··· Input material ···

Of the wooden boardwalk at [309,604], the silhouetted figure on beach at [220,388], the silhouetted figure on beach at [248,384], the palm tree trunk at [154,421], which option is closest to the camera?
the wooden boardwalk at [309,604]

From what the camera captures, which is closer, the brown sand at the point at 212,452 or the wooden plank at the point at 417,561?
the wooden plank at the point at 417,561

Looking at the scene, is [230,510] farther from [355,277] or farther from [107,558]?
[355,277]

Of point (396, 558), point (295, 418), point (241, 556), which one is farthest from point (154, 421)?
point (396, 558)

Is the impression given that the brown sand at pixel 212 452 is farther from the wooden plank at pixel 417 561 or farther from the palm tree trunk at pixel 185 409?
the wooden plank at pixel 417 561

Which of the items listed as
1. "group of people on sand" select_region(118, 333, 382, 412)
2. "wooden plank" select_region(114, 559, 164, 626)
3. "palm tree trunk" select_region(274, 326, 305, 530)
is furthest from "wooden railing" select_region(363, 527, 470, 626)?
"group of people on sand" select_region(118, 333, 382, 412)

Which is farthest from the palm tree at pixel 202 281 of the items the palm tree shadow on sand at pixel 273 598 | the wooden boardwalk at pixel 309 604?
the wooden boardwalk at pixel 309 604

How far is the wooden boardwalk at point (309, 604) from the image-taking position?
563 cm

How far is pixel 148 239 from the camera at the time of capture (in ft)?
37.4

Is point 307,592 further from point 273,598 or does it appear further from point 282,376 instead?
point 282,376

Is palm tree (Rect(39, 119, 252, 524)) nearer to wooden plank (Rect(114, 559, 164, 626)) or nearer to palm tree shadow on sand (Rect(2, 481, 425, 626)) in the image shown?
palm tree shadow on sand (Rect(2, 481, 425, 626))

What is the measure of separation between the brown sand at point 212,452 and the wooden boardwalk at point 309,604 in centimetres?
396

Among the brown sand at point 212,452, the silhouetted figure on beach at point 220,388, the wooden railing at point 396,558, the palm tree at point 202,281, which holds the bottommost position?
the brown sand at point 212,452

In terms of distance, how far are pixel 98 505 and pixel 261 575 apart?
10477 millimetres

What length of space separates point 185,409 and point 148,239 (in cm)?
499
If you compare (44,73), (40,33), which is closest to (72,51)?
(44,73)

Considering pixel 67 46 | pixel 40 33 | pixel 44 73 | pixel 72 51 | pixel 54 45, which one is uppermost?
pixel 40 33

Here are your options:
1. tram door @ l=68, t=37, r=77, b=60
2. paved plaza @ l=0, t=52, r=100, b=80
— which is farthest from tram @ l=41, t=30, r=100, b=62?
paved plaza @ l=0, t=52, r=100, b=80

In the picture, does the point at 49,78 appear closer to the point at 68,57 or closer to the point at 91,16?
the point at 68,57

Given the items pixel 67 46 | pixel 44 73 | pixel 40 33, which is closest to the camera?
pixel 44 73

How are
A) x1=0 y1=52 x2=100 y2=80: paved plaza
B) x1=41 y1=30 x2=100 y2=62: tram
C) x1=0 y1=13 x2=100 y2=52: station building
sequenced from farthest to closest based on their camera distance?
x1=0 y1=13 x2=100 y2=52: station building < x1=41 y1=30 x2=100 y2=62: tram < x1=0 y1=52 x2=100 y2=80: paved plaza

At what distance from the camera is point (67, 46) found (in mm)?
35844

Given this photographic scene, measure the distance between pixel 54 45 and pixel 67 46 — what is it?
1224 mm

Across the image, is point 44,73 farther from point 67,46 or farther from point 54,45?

···

# What is needed
Rewrite the rows from the line containing "What length of" through the end of the rows, replacing "farthest" with "most distant" and leaving all other text unchanged.

# Result of this exercise
What length of space separates point 185,409 and point 148,239 (in cm)?
499
If you compare (44,73), (40,33), which is closest to (72,51)?
(44,73)

Considering pixel 67 46 | pixel 40 33 | pixel 44 73 | pixel 72 51 | pixel 54 45, which one is uppermost?
pixel 40 33

Here are your options:
1. tram door @ l=68, t=37, r=77, b=60
2. paved plaza @ l=0, t=52, r=100, b=80
— which is most distant from tram @ l=41, t=30, r=100, b=62?
paved plaza @ l=0, t=52, r=100, b=80

In the picture, does the point at 49,78 appear closer to the point at 68,57 or closer to the point at 91,16?
the point at 68,57

Given the items pixel 67 46 | pixel 44 73 | pixel 40 33, which is closest to the camera?
pixel 44 73

How are
A) x1=0 y1=52 x2=100 y2=80: paved plaza
B) x1=41 y1=30 x2=100 y2=62: tram
C) x1=0 y1=13 x2=100 y2=52: station building
sequenced from most distant to closest based on their camera distance?
x1=0 y1=13 x2=100 y2=52: station building < x1=41 y1=30 x2=100 y2=62: tram < x1=0 y1=52 x2=100 y2=80: paved plaza

At what distance from the camera is point (67, 46) found (in mm)?
35844

Given this photographic scene, measure the distance between pixel 54 45 and pixel 67 46 — what is it?
1224 mm

Across the image, is point 44,73 farther from point 67,46 or farther from point 54,45?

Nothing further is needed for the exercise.